Try it:
Exactly the lines from the top of the records below through the one containing "United States, site lebec_CA-45." must be set down, with no line added or dropped.

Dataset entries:
--- --- ---
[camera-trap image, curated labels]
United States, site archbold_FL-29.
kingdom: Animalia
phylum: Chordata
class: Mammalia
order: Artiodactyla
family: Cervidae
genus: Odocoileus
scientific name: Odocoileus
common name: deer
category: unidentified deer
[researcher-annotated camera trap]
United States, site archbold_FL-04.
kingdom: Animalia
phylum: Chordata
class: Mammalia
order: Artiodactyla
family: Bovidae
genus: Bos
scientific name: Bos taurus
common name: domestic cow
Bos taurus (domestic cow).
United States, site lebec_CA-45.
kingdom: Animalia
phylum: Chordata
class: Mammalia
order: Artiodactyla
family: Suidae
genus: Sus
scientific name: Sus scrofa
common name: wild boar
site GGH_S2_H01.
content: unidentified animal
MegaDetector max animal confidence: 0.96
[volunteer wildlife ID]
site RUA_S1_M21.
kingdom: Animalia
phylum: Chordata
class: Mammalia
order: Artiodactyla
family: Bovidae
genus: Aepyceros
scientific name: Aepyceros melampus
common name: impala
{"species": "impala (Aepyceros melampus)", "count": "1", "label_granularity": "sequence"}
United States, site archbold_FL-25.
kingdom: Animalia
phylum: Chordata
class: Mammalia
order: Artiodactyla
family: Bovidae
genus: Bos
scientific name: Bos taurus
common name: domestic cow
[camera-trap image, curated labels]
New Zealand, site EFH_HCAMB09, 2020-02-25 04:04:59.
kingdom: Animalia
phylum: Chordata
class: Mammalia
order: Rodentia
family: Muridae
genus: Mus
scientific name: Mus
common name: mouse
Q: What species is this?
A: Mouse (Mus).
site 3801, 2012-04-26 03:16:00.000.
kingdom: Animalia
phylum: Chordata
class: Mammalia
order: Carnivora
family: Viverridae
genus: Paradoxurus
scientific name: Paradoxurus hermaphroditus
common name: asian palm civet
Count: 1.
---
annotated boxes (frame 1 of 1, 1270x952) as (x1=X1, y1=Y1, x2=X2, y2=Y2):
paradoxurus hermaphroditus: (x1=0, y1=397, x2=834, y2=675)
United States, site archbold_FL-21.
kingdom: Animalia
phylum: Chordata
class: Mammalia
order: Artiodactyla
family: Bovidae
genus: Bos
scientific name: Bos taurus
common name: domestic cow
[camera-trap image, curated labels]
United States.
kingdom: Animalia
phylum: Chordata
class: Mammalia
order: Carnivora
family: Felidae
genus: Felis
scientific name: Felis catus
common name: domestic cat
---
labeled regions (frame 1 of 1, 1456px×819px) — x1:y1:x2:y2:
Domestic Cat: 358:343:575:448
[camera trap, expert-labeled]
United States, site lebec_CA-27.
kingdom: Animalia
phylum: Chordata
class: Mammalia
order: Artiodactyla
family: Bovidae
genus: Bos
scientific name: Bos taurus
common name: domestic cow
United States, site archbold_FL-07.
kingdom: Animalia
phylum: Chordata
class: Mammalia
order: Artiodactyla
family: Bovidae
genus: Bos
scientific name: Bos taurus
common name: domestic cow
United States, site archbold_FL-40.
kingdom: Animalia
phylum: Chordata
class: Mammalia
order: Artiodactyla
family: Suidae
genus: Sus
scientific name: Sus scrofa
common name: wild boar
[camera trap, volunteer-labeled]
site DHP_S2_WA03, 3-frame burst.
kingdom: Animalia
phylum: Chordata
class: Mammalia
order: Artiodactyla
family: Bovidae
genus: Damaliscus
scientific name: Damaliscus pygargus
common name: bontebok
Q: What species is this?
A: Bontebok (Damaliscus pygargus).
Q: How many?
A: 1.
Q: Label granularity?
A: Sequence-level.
--- --- ---
Your response:
[camera-trap image, curated labels]
United States, site archbold_FL-29.
kingdom: Animalia
phylum: Chordata
class: Mammalia
order: Artiodactyla
family: Cervidae
genus: Odocoileus
scientific name: Odocoileus
common name: deer
category: unidentified deer
[researcher-annotated camera trap]
United States, site archbold_FL-04.
kingdom: Animalia
phylum: Chordata
class: Mammalia
order: Artiodactyla
family: Bovidae
genus: Bos
scientific name: Bos taurus
common name: domestic cow
Bos taurus (domestic cow).
United States, site lebec_CA-45.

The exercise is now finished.